What the task requires:
Render each of the lines below as one string in a JSON list, leaving out blank lines.

Stored rows:
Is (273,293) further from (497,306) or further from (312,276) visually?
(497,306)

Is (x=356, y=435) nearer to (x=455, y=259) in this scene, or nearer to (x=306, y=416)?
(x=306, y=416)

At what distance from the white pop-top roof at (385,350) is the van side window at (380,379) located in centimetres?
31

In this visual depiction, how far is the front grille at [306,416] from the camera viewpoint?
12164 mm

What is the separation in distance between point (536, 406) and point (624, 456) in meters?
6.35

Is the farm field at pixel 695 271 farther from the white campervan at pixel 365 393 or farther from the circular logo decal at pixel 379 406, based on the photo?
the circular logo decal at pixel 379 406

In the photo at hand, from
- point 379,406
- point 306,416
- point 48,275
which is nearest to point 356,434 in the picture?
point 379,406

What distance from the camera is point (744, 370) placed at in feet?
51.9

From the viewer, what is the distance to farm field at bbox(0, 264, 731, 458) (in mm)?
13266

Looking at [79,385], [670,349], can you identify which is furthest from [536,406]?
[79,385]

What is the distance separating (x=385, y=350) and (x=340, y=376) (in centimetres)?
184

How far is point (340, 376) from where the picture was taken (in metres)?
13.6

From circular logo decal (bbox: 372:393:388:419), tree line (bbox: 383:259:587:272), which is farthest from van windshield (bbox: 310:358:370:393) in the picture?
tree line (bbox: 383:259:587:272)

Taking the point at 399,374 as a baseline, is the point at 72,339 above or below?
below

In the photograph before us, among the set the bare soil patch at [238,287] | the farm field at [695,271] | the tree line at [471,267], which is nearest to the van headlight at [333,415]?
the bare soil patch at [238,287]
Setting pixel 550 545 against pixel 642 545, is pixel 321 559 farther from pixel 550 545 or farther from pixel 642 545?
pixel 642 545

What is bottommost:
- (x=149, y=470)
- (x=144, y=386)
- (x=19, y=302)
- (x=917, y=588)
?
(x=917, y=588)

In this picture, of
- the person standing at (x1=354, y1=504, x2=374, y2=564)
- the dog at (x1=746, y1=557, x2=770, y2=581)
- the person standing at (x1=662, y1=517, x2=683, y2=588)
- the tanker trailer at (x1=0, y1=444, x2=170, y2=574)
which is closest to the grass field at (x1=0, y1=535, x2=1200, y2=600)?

Finished exercise:
[
  "Is (273,293) further from (497,306) or further from (312,276) visually?",
  "(497,306)",
  "Is (x=356, y=435) nearer to (x=455, y=259) in this scene, or nearer to (x=306, y=416)?",
  "(x=306, y=416)",
  "At what distance from the white pop-top roof at (385,350) is the van side window at (380,379) located in centimetres?",
  "31",
  "In this visual depiction, how far is the front grille at [306,416] from the camera viewpoint?",
  "12164 mm",
  "What is the separation in distance between point (536, 406) and point (624, 456) in meters?",
  "6.35",
  "Is the farm field at pixel 695 271 farther from the white campervan at pixel 365 393 or farther from the circular logo decal at pixel 379 406, based on the photo?",
  "the circular logo decal at pixel 379 406",
  "In the photo at hand, from",
  "- point 379,406",
  "- point 306,416",
  "- point 48,275",
  "which is nearest to point 356,434 in the picture?",
  "point 379,406",
  "What distance from the camera is point (744, 370) placed at in feet?",
  "51.9",
  "From the viewer, what is the distance to farm field at bbox(0, 264, 731, 458) (in mm)?",
  "13266",
  "Looking at [79,385], [670,349], can you identify which is furthest from [536,406]?",
  "[79,385]",
  "What is the distance separating (x=385, y=350) and (x=340, y=376) (in centimetres)?",
  "184",
  "How far is point (340, 376) from where the picture was taken (in metres)?",
  "13.6",
  "From circular logo decal (bbox: 372:393:388:419), tree line (bbox: 383:259:587:272), which is farthest from van windshield (bbox: 310:358:370:393) in the picture?",
  "tree line (bbox: 383:259:587:272)",
  "Taking the point at 399,374 as a baseline, is the point at 72,339 above or below?",
  "below",
  "In the photograph before us, among the set the bare soil patch at [238,287] | the farm field at [695,271] | the tree line at [471,267], which is nearest to the van headlight at [333,415]?",
  "the bare soil patch at [238,287]",
  "Setting pixel 550 545 against pixel 642 545, is pixel 321 559 farther from pixel 550 545 or farther from pixel 642 545?",
  "pixel 642 545",
  "What is bottommost:",
  "- (x=149, y=470)",
  "- (x=144, y=386)",
  "- (x=19, y=302)",
  "- (x=917, y=588)",
  "?",
  "(x=917, y=588)",
  "In this picture, of",
  "- the person standing at (x1=354, y1=504, x2=374, y2=564)",
  "- the dog at (x1=746, y1=557, x2=770, y2=581)",
  "- the person standing at (x1=662, y1=517, x2=683, y2=588)",
  "- the tanker trailer at (x1=0, y1=444, x2=170, y2=574)",
  "which is closest to the grass field at (x1=0, y1=535, x2=1200, y2=600)?"
]